## 과제 안내
항정신병제 메타분석 기사에서 연구팀이 약물의 세대 구별을 없애자고 주장한 근거를 기사 내용에 따라 설명하세요. 답은 한 문장에서 세 문장으로 쓰세요.

## 추출 본문
-.-.-

【런던】 항정신병제의 효과를 검토한 무작위 비교시험을 메타분석한 결과, 각 약제 간에 유의차가 있을수도 있지만 1세대나 2세대 등의 분류는 이러한 차이를 반영하지 못하고 있는 것으로 나타났다.

독일 뮌헨공과대학 정신의학·심리요법 부문 스테판 레흐트(Stefan Leucht) 박사와 일리노이대학(UIC) 정신의학연구소 존 데이비스(John Davis) 박사팀은 Lancet에 이같이 발표하고 약물의 세대 구별을 없애자고 주장했다.

레흐트 박사팀은 150건의 연구를 통해 정신분열증 환자 2만 1,000례 이상의 데이터를 수집하고 9종류의 2세대 항정신병제와 1세대 항정신병제의 주요 치료결과, 양성증상, 음성증상, 우울증상, 재발, QOL, 추체외로계의 부작용, 체중증가, 진정작용을 비교했다.

그 결과, 4개의 2세대 약물(아미설프라이드, 클로자핀, 올란자핀, 리스페리돈)는 1세대 약물보다 전반적인 효과가 뛰어나며 그 차이는 경도∼중등도로 나타났다.

하지만 이들 4개 약제를 제외한 나머지 2세대 약물은 1세대와 비교 우위를 보이지 않았다.

추체외로계 부작용에 관해서는 높은 역가를 가진 1세대약 할로페리돌과 2세대약을 비교했을 때 저용량을 투여해도 2세대약의 부작용이 적었다. 그러나 낮은 역가의 1세대약에 비해 부작용이 적었던 2세대약은 일부 뿐이었다.

알피프라졸과 지프라시돈을 제외한 2세대약에서는 할로페리돌보다 체중 증가가 컸지만 그 정도는 약제간에 일반적으로 나타나는 차이였다. 또한 낮은 역가를 가진 1세대약과 비교했을때  체중 증가는 같았다.

-.-.-

## 발췌 자료

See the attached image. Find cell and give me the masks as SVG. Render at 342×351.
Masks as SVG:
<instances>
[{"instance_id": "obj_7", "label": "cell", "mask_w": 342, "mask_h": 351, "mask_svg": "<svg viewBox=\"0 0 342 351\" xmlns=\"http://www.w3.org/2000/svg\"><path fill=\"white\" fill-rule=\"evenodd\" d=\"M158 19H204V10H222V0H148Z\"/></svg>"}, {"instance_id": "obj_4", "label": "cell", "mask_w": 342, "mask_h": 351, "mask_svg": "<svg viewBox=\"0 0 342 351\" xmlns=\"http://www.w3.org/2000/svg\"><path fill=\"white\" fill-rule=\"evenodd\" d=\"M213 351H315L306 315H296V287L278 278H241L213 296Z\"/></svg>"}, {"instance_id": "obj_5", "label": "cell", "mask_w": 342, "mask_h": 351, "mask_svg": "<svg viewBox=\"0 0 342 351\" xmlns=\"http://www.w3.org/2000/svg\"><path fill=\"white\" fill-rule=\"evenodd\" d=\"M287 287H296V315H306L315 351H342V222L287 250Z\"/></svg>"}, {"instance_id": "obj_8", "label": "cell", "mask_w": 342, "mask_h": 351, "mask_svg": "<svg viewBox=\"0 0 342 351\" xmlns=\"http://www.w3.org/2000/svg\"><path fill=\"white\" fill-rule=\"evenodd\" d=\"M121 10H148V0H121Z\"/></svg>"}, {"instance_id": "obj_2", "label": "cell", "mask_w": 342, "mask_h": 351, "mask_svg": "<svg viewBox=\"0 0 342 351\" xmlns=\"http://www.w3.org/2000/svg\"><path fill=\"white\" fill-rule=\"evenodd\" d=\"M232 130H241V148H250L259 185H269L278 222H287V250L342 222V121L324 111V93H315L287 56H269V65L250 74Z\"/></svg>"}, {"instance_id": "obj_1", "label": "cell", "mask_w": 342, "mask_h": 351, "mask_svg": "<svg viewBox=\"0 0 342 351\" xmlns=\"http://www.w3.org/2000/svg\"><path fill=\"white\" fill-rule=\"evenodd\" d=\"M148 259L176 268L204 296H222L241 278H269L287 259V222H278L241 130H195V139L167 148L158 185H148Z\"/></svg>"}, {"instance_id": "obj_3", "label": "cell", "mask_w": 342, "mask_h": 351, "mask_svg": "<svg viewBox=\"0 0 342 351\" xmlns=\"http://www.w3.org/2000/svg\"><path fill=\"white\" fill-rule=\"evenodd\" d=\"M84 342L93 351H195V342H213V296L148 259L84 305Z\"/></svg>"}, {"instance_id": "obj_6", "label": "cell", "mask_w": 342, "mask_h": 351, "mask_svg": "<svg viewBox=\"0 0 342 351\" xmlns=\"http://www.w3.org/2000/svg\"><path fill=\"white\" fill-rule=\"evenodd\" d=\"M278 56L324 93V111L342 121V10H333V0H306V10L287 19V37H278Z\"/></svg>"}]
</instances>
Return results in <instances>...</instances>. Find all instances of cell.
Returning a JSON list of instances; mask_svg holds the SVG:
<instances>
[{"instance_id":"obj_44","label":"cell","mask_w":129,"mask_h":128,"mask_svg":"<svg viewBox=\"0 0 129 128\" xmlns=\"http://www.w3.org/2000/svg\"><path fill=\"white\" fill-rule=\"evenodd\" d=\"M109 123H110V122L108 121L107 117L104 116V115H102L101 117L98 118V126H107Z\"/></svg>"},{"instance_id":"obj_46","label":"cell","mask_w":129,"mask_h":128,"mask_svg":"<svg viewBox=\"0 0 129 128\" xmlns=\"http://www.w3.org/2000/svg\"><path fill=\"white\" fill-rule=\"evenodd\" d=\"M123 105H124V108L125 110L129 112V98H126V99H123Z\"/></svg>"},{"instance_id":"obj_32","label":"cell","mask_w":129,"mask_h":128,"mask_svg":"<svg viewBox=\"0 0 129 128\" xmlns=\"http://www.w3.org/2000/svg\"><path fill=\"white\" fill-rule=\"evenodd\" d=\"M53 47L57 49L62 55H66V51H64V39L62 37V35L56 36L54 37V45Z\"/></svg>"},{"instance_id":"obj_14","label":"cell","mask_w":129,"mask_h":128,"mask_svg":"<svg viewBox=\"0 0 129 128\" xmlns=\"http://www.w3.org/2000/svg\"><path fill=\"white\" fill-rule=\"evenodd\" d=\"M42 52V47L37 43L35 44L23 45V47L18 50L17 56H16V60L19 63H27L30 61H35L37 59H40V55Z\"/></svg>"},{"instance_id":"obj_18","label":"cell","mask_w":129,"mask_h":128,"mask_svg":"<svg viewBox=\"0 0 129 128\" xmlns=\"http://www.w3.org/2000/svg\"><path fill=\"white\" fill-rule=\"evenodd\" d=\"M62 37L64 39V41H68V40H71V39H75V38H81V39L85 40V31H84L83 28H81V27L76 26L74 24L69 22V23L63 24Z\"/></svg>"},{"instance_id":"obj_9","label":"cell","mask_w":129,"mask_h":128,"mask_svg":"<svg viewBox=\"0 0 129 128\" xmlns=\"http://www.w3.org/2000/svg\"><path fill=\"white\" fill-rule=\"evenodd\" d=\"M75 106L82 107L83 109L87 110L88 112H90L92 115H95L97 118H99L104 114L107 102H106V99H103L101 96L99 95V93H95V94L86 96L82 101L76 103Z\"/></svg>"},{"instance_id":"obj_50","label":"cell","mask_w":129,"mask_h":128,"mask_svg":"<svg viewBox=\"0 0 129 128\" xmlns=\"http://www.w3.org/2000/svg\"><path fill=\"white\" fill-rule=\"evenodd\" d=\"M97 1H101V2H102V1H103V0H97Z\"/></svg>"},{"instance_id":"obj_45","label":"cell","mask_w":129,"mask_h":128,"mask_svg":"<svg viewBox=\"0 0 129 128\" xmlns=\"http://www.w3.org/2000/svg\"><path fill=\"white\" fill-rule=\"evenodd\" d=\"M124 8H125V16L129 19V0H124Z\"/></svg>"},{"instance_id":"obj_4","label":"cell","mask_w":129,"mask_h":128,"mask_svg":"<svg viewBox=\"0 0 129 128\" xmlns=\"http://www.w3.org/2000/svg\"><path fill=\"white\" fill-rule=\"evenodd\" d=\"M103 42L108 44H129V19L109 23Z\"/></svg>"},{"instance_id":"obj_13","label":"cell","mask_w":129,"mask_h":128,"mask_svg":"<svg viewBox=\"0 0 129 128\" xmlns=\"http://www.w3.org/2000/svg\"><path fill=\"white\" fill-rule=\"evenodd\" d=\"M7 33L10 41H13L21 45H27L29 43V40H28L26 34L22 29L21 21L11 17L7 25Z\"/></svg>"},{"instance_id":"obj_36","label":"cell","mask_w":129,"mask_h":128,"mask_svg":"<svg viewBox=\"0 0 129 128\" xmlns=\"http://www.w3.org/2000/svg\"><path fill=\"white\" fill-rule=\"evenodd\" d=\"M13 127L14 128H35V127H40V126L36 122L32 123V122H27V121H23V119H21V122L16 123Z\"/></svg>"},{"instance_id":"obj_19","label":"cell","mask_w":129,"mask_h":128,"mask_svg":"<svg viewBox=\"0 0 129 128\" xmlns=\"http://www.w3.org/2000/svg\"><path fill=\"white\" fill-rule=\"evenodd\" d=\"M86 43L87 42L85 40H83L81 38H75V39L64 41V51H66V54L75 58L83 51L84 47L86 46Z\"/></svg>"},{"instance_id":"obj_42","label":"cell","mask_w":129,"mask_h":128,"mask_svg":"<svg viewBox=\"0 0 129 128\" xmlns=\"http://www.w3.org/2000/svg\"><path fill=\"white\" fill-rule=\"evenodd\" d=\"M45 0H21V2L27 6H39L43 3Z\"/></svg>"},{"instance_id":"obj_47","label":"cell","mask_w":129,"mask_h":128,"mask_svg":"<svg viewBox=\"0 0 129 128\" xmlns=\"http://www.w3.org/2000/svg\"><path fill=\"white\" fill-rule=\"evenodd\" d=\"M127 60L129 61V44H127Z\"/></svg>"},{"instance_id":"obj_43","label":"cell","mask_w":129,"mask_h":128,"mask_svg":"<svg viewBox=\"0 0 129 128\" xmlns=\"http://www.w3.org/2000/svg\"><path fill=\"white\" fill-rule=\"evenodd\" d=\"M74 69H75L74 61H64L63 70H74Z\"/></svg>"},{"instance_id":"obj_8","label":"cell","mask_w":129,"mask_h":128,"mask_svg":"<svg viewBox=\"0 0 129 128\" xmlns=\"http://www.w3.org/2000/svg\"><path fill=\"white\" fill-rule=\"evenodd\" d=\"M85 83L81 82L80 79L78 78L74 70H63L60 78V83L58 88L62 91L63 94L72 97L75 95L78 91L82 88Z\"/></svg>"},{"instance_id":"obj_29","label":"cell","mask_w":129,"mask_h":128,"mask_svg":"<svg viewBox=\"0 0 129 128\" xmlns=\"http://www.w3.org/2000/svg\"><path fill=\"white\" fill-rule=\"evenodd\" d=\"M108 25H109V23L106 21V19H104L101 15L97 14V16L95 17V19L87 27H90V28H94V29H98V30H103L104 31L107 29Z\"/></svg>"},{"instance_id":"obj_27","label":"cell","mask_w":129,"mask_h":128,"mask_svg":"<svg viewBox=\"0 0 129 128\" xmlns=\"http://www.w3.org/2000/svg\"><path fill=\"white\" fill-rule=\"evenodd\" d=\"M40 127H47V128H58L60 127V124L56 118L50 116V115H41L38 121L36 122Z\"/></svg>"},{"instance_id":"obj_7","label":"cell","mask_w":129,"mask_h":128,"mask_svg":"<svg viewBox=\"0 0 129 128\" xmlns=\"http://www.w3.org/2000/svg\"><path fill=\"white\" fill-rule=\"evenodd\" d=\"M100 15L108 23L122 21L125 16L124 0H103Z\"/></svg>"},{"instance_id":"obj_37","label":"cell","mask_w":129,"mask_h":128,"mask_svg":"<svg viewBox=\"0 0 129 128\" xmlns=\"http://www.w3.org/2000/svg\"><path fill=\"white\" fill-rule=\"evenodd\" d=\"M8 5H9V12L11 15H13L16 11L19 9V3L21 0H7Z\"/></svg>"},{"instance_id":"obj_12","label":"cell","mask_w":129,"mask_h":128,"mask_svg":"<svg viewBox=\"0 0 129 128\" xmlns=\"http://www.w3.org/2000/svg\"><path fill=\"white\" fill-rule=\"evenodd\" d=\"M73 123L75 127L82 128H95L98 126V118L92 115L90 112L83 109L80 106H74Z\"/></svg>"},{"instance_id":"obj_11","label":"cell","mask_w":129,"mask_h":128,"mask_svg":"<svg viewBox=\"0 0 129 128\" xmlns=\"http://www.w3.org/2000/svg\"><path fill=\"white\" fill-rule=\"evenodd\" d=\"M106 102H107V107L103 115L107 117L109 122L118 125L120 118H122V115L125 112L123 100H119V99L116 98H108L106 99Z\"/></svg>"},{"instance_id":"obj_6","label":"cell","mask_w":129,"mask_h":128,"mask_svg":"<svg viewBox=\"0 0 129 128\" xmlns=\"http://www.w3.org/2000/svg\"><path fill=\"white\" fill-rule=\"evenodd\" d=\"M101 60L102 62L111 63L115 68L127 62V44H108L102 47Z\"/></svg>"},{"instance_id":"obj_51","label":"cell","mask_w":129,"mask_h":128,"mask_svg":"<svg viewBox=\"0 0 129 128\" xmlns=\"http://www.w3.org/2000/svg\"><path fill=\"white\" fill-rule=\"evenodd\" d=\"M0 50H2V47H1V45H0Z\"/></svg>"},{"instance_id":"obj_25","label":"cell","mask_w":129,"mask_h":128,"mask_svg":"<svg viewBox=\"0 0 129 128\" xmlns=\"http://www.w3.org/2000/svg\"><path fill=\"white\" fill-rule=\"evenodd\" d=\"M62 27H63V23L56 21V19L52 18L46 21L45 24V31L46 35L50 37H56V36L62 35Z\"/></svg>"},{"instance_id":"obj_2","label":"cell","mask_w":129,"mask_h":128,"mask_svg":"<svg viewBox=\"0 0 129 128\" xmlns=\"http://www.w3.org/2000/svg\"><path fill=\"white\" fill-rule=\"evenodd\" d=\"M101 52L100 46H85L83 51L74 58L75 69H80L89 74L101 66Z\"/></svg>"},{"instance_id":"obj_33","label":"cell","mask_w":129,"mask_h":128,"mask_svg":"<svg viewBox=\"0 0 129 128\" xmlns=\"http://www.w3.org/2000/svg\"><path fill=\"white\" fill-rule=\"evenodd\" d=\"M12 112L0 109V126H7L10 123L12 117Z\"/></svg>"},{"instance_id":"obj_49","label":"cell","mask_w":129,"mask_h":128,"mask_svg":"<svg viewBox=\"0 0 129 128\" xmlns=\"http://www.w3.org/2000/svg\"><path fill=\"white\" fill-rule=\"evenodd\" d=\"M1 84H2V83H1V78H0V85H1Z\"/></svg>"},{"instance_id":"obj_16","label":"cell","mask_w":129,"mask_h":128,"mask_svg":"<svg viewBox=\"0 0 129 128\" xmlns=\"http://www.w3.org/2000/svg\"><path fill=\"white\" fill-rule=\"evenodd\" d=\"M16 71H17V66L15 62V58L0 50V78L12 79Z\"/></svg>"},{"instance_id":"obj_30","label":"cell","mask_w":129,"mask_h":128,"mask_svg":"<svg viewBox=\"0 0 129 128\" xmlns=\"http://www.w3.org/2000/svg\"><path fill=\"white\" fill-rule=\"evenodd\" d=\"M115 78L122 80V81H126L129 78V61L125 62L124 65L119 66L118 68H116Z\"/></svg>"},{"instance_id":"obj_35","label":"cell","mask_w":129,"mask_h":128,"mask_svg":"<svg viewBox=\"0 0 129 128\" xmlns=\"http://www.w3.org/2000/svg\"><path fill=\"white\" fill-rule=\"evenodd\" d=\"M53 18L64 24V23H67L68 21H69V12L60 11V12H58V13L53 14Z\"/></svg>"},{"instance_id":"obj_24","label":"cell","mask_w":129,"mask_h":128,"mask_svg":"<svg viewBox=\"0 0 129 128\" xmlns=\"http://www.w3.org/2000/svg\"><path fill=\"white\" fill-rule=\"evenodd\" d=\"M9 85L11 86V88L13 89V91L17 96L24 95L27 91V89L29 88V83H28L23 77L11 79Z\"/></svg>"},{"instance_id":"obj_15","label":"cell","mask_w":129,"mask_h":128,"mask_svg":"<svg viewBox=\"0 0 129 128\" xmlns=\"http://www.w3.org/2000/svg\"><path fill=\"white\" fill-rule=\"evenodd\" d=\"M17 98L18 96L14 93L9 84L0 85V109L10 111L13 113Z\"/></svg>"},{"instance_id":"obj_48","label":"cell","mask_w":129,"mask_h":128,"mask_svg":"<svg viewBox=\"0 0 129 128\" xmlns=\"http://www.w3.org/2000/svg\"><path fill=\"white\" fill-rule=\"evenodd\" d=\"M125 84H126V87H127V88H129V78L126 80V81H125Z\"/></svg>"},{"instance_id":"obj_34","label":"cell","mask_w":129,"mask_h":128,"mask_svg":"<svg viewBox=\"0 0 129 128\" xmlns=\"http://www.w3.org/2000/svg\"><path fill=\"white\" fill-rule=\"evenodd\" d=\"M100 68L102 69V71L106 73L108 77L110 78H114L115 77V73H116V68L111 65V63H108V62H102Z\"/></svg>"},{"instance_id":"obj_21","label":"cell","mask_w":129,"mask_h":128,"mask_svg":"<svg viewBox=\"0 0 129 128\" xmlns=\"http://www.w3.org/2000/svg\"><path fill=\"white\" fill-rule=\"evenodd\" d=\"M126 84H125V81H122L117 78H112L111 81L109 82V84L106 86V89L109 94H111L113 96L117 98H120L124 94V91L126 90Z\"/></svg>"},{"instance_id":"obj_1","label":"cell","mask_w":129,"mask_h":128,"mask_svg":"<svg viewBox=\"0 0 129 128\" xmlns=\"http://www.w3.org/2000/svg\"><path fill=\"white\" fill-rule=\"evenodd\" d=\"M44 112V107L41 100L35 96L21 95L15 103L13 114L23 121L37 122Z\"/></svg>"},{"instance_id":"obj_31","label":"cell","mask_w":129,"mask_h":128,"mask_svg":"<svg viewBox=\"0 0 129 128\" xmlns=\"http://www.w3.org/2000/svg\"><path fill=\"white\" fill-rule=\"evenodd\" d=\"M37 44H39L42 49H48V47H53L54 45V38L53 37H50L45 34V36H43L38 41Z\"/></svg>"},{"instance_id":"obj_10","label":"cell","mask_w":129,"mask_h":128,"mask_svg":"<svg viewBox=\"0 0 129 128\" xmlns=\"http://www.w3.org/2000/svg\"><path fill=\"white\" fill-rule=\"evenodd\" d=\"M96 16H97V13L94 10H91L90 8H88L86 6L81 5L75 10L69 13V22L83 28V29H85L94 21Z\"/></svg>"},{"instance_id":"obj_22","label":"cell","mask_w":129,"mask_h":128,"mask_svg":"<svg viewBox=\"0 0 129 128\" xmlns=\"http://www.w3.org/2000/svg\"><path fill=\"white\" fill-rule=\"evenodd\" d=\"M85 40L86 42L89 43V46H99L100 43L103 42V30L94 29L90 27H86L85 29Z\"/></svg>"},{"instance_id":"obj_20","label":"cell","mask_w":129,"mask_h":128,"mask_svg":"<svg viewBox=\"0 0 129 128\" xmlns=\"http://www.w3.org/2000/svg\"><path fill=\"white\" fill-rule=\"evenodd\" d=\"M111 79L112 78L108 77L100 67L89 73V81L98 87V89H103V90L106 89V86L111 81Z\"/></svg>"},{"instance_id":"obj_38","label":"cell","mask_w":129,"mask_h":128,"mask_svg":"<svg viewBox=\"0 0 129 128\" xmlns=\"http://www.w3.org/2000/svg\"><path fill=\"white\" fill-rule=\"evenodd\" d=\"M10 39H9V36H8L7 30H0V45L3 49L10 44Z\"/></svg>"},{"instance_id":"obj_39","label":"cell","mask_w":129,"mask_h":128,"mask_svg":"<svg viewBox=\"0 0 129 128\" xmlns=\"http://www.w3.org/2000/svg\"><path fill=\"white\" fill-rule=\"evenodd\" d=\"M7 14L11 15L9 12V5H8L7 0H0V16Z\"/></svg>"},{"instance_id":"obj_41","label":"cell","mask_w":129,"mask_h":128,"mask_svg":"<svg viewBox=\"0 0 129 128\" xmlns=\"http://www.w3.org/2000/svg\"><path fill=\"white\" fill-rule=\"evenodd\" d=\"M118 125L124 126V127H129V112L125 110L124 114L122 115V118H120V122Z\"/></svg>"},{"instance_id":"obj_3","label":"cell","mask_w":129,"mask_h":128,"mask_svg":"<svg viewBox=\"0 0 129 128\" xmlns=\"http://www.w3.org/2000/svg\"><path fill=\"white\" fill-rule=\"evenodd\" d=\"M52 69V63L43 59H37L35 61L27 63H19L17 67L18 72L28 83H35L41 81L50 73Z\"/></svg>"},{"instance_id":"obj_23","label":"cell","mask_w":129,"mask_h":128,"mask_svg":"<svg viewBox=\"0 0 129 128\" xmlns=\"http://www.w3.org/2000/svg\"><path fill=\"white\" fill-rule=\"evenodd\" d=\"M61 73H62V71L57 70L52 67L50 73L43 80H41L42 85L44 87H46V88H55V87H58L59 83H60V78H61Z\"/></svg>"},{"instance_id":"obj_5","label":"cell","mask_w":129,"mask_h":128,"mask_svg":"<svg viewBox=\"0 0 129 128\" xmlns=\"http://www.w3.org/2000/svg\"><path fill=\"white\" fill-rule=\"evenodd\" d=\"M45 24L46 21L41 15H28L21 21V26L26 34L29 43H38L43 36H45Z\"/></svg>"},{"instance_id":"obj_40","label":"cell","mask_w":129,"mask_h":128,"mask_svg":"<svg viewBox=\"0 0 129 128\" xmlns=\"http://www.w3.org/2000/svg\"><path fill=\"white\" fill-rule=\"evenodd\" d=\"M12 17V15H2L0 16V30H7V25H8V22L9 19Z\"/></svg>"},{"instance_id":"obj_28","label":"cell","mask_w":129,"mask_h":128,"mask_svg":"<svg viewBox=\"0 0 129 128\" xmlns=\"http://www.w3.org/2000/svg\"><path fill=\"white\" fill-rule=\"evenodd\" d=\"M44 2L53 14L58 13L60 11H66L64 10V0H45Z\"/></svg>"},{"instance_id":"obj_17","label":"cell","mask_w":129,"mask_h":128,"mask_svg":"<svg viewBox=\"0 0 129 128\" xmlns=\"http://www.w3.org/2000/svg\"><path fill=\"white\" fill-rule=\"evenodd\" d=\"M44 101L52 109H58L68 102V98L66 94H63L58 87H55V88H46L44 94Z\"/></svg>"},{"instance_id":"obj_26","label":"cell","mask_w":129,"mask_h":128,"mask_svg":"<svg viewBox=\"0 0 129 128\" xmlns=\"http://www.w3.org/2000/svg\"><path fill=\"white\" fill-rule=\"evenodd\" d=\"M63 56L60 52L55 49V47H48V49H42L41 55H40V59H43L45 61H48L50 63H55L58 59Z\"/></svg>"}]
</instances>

-.-.-

## 나의 답안
메타분석 결과, 약제들 사이에는 유의한 차이가 있을 수 있지만 1세대와 2세대로 나누는 분류는 그 차이를 반영하지 못하는 것으로 나타났기 때문이다. 2세대 약물 가운데 아미설프라이드, 클로자핀, 올란자핀, 리스페리돈 4개만 1세대 약물보다 전반적인 효과가 뛰어났다. 나머지 2세대 약물은 1세대와 비교해 우위를 보이지 않았다.